> SCHRIFTLICHE AUFGABE A: Filtern Sie die unten folgenden Einträge und übernehmen Sie jede Zeile, in der das Wort „this“ vorkommt.

> QUELLE:
------------------------------------

Der Schritt, diese Formate mit Erweiterungen zu versehen ist angesichts der Möglichkeiten des Digitalen naheliegend, aber keineswegs ein Zeichen von Modernität. Dass wir digitale Texte im Internet lesen ist nämlich eine Grundidee des WWW selbst. Es entspräche also einer Rückkehr zu den Wurzeln Anfang der 1990er Jahre. Redet man dagegen über die Möglichkeiten von sinnvollen Enhancements und neuen Formen der Narrativität, dann empfiehlt es sich vermutlich, die Idee des linear erzählendes Buches gänzlich zu verwerfen und von webnativen Erzählformen und -möglichkeiten auszugehen. Der Vergleich, den Elke Heinmann betont, liefe dabei ins Lehre.

------------------------------------

> SCHRIFTLICHE AUFGABE B: Zitieren Sie den obigen Text über digitale Erzählformen vollständig und wortgetreu.

------------------------------------

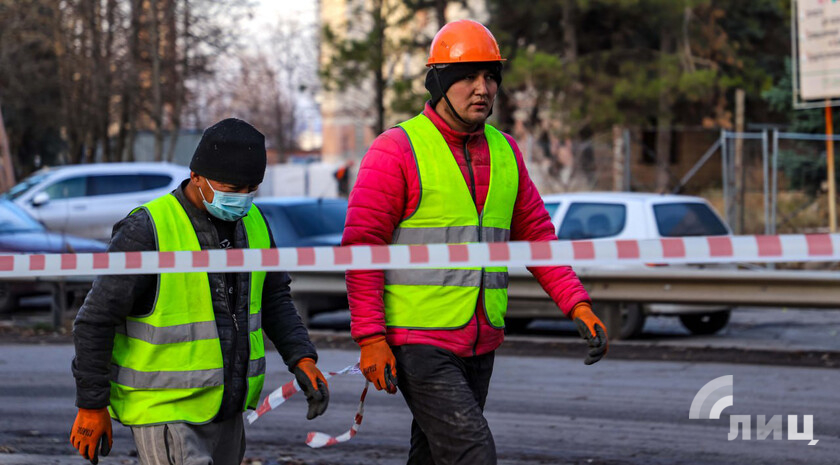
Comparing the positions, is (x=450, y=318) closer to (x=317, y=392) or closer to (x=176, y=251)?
(x=317, y=392)

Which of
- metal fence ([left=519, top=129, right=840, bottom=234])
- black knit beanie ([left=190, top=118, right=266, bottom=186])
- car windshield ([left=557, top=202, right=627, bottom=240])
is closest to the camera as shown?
black knit beanie ([left=190, top=118, right=266, bottom=186])

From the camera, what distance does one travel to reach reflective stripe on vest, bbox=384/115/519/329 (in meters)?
3.90

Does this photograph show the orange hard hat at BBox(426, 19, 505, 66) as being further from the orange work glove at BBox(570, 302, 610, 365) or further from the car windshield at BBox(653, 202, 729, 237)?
the car windshield at BBox(653, 202, 729, 237)

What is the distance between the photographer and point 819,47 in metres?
16.8

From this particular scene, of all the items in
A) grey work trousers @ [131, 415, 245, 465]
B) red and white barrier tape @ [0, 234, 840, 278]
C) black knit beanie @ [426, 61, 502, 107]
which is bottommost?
grey work trousers @ [131, 415, 245, 465]

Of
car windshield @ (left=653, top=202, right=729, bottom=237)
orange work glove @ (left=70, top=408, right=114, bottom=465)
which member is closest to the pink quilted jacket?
orange work glove @ (left=70, top=408, right=114, bottom=465)

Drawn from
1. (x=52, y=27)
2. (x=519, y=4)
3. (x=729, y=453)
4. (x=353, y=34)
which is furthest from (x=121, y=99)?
(x=729, y=453)

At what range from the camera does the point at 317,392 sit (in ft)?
12.6

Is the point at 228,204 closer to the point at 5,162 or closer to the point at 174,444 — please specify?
the point at 174,444

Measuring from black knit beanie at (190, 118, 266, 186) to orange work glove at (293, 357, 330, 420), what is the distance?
643mm

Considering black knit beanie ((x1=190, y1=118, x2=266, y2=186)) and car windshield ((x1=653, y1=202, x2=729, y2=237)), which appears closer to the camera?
black knit beanie ((x1=190, y1=118, x2=266, y2=186))

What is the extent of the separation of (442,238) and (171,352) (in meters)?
0.96

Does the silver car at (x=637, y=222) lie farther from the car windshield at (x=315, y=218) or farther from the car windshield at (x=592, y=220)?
the car windshield at (x=315, y=218)

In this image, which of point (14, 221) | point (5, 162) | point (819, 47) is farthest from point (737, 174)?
point (5, 162)
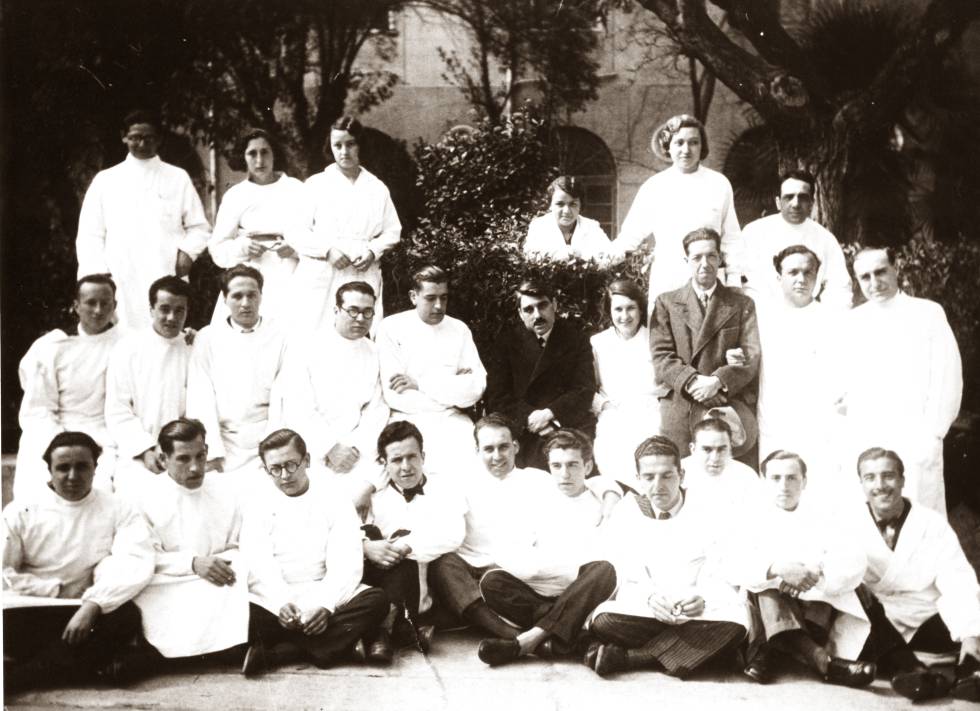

------------------------------------

> LÖSUNG DER AUFGABE A:
Does this photograph show the orange hard hat at BBox(426, 19, 505, 66) as being further from the orange work glove at BBox(570, 302, 610, 365) or further from the car windshield at BBox(653, 202, 729, 237)?
From this particular scene, of all the items in
In this image, which of point (14, 221) | point (5, 162) | point (819, 47) is farthest from point (737, 174)?

> LÖSUNG DER AUFGABE B:
Der Schritt, diese Formate mit Erweiterungen zu versehen ist angesichts der Möglichkeiten des Digitalen naheliegend, aber keineswegs ein Zeichen von Modernität. Dass wir digitale Texte im Internet lesen ist nämlich eine Grundidee des WWW selbst. Es entspräche also einer Rückkehr zu den Wurzeln Anfang der 1990er Jahre. Redet man dagegen über die Möglichkeiten von sinnvollen Enhancements und neuen Formen der Narrativität, dann empfiehlt es sich vermutlich, die Idee des linear erzählendes Buches gänzlich zu verwerfen und von webnativen Erzählformen und -möglichkeiten auszugehen. Der Vergleich, den Elke Heinmann betont, liefe dabei ins Lehre.